4Plusieurs qualités doivent être soulignées : J. Boutet ne s’est pas embarrassée de références bibliographiques, de considérations épistémologiques, de présentations de corpus théoriques. On comprend très vite qu’elle cherche avant tout à éveiller chez ses lecteurs une réflexion sur ce que les mots leur font et sur ce qu’ils font avec les mots. Pour autant les analyses proposées sont denses, brassent des concepts fondamentaux comme ceux de performativité, de nomination, d’actes de langage, de rhétorique entre autres. Par ailleurs les énoncés qui servent de points de départ sont toujours contextualisés puis situés dans des familles de phénomènes langagiers comparables. Ainsi le chapitre sur les joutes verbales commence par une description de joute poétique en Sardaigne une nuit d’été, puis introduit des exemples d’échanges d’injures tirés d’un texte de Ruteboeuf, s’attarde sur les célèbres analyses de W. Labov et cite enfin des joutes de vannes recueillies par D. Lepoutre en 1997. Ce brassage de faits est en lui-même une des grandes richesses du livre car ces rapprochements provoquent la réflexion, invitent à sortir des stéréotypes habituels. C’est aussi le cas du chapitre 9 qui part du « Vive le Québec libre ! » du général de Gaulle passe par « I have a dream » de Martin Luther King puis continue par une traversée d’énoncés publicitaires, de campagnes pour la fondation de l’abbé Pierre. J. Boutet trace ainsi des parcours personnels, associe des phénomènes selon des critères qui peuvent nous convaincre mais aussi nous surprendre et pourquoi pas nous laisser perplexes.
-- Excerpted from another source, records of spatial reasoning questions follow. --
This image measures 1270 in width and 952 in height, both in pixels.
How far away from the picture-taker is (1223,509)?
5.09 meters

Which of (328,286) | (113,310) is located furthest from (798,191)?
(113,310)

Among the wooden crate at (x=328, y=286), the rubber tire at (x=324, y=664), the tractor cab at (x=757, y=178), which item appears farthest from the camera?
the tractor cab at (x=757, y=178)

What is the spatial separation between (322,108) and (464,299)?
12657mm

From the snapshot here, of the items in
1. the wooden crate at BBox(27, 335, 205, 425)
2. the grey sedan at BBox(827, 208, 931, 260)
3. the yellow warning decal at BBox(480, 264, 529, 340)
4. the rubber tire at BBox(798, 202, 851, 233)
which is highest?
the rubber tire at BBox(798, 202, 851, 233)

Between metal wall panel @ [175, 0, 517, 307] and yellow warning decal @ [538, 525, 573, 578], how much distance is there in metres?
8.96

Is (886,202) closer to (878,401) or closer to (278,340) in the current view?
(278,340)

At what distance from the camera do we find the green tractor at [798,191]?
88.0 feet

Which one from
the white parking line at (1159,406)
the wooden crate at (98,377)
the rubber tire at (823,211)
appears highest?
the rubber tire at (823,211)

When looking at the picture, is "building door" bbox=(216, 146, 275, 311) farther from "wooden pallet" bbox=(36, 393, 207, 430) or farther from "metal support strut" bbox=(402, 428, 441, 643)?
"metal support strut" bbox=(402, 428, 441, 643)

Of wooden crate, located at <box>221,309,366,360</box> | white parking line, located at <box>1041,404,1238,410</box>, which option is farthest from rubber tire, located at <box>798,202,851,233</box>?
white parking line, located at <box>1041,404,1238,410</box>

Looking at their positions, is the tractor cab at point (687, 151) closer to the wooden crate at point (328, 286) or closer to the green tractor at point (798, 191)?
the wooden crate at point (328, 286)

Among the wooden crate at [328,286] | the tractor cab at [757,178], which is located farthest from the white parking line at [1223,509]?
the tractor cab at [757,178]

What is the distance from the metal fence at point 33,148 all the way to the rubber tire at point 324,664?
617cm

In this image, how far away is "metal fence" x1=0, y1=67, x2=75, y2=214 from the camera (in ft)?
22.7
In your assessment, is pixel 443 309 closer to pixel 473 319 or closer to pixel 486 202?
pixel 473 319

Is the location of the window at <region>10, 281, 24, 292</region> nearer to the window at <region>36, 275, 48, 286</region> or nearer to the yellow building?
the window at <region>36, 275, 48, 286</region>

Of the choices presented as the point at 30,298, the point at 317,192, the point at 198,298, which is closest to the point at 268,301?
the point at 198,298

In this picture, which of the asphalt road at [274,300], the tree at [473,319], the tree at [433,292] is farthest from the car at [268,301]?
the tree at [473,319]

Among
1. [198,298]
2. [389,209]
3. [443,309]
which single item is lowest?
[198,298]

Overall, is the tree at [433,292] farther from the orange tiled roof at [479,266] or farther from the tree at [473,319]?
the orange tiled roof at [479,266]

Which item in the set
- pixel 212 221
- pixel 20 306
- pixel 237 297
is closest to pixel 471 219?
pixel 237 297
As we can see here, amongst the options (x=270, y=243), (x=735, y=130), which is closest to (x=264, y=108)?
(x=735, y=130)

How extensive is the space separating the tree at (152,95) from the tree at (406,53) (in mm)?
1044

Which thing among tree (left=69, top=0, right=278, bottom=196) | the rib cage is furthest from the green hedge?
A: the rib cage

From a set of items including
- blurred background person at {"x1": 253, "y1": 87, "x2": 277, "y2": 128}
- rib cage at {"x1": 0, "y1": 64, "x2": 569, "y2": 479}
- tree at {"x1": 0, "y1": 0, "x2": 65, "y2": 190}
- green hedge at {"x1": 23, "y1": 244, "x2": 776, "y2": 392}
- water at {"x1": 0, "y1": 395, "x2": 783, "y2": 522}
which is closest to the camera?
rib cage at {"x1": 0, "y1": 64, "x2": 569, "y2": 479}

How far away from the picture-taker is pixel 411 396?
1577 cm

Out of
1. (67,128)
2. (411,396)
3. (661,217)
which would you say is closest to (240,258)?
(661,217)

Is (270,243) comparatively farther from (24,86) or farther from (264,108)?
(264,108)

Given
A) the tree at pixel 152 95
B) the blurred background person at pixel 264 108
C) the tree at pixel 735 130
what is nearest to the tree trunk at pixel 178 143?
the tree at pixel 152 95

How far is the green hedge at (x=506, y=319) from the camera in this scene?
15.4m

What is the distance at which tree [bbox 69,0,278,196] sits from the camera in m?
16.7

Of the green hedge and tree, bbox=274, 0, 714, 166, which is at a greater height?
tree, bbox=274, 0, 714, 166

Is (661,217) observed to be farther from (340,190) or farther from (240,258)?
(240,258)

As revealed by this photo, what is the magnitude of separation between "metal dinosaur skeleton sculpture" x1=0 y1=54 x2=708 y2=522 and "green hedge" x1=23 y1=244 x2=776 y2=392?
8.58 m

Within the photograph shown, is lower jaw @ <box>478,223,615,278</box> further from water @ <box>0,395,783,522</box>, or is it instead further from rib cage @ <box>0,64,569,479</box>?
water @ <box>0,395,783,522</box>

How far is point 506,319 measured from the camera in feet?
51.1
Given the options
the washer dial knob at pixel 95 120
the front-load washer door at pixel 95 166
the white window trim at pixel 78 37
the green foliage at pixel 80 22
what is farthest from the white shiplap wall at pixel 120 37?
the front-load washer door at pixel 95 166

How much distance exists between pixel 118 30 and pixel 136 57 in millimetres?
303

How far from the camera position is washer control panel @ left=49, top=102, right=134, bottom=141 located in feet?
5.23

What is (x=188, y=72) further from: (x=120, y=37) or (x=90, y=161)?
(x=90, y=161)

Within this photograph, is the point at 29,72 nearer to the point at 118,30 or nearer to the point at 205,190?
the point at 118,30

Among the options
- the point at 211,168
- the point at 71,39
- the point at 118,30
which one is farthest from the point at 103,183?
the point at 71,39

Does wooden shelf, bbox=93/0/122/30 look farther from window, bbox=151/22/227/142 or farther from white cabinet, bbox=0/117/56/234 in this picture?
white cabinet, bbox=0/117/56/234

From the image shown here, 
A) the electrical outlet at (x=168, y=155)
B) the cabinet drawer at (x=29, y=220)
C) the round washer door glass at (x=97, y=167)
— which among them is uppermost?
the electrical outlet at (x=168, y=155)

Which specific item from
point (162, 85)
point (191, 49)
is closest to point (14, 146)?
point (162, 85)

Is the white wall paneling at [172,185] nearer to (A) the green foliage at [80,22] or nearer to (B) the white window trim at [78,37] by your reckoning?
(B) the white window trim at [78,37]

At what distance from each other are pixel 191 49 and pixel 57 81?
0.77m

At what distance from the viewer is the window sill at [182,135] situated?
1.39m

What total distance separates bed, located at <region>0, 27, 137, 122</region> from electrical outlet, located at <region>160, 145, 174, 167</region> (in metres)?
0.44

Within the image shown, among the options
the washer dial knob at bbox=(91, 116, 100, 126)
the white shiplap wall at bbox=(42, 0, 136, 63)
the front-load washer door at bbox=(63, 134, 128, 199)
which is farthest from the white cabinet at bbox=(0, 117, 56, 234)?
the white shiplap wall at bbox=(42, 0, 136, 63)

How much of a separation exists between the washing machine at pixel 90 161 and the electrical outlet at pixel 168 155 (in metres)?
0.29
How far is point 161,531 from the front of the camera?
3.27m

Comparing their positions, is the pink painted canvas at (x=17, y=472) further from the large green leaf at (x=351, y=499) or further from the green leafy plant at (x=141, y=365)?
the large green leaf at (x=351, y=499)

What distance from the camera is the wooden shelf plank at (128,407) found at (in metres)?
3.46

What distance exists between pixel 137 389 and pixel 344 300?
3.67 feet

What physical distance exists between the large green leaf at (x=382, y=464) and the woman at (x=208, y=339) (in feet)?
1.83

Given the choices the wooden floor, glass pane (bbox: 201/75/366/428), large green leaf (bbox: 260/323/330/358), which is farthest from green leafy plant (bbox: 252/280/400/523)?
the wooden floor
5Avant de conclure, exprimons un regret qui concerne la question de la « magie des mots » et les références aux travaux des anthropologues. C. Levi-Strauss a ouvert un débat important sur l’efficacité symbolique en 1949 qui n’a cessé depuis d’animer les réflexions des ethnologues sur l’efficacité des pratiques langagières. Sans lui donner trop de place, il eut été utile de le signaler.

6nfin, nous partageons avec J. Boutet, l’admiration vis-à-vis du tract et autocollant « Rêve Générale » dont l’analyse vient à la fin de l’ouvrage. L’auteur s’interroge sur son origine. Il s’agit d’une création du graphiste militant Gérard Paris-Clavel dont l’agence « Ne pas plier » (Ivry sur Seine) est l’un des lieux de résistance et de création les plus actifs de notre pays et qui a aussi produit le très remarqué « Je lutte des classes ». Que ce « livre politique de linguiste » (p. 21) s’achève par une création politique de graphiste donne un éclairage rétrospectif à l’ensemble du projet : « le pouvoir des mots » est un livre qui incite aussi à s’en saisir.